Best Practices - Amazon Kinesis Data Analytics for SQL Applications Developer Guide

For new projects, we recommend that you use the new Managed Service for Apache Flink Studio over Kinesis Data Analytics for SQL Applications. Managed Service for Apache Flink Studio combines ease of use with advanced analytical capabilities, enabling you to build sophisticated stream processing applications in minutes.

Best Practices

This section describes best practices when working with Amazon Kinesis Data Analytics applications.

Managing Applications

When managing Amazon Kinesis Data Analytics applications, follow these best practices:

  • Set up Amazon CloudWatch alarms – You can use the CloudWatch metrics that Kinesis Data Analytics provides to monitor the following:

    • Input bytes and input records (number of bytes and records entering the application)

    • Output bytes and output records

    • MillisBehindLatest (how far behind the application is in reading from the streaming source)

    We recommend that you set up at least two CloudWatch alarms on the following metrics for your in-production applications:

    • MillisBehindLatest – For most cases, we recommend that you set this alarm to trigger when your application is 1 hour behind the latest data, for an average of 1 minute. For applications with lower end-to-end processing needs, you can tune this to a lower tolerance. This alarm can help ensure that your application is reading the latest data.

       

  • To avoid getting the ReadProvisionedThroughputException exception, limit the number of production applications reading from the same Kinesis data stream to two applications.

    Note

    In this case, application refers to any application that can read from the streaming source. Only a Kinesis Data Analytics application can read from a Firehose delivery stream. However, many applications can read from a Kinesis data stream, such as a Kinesis Data Analytics application or AWS Lambda. The recommended application limit refers to all applications that you configure to read from a streaming source.

     

    Amazon Kinesis Data Analytics reads a streaming source approximately once per second per application. However, an application that falls behind might read data at a faster rate to catch up. To allow adequate throughput for applications to catch up, limit the number of applications reading the same data source.

     

  • Limit the number of production applications reading from the same Firehose delivery stream to one application.
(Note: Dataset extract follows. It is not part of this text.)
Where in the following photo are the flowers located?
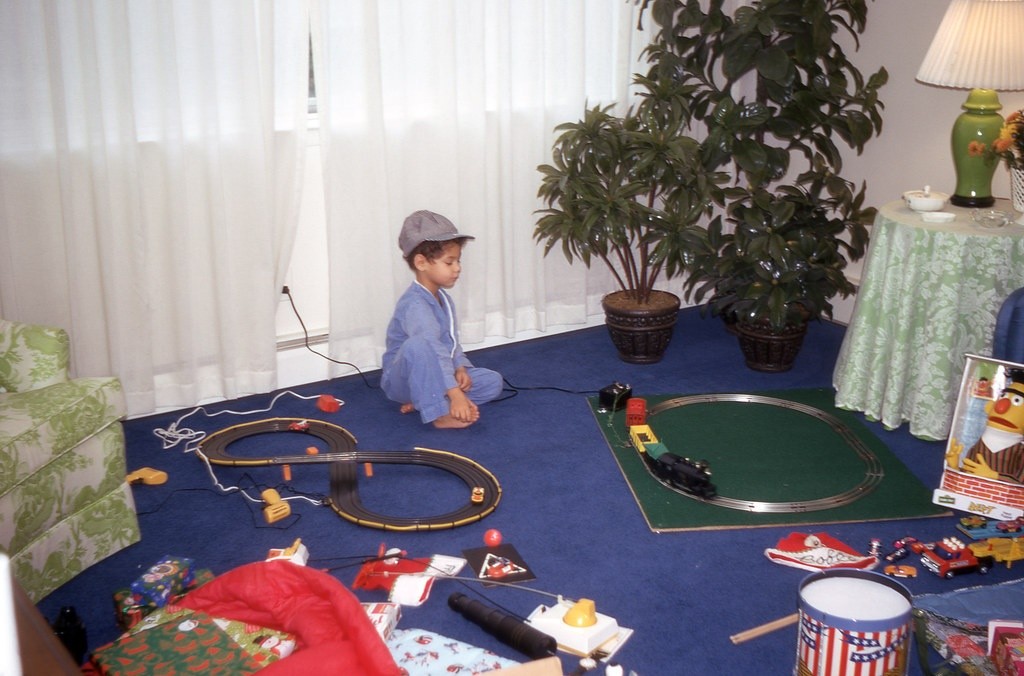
[967,110,1024,171]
    A Firehose delivery stream can write to destinations such as Amazon S3 and Amazon Redshift. It can also be a streaming source for your Kinesis Data Analytics application. Therefore, we recommend that you do not configure more than one Kinesis Data Analytics application per Firehose delivery stream. This helps ensure that the delivery stream can also deliver to other destinations.

Scaling Applications

Set up your application for your future scaling needs by proactively increasing the number of input in-application streams from the default (one). We recommend the following language choices based on the throughput of your application:

  • Use multiple streams and Kinesis Data Analytics for SQL applications if your application has scaling needs beyond 100 MB/second.

  • Use Managed Service for Apache Flink Applications if you want to use a single stream and application.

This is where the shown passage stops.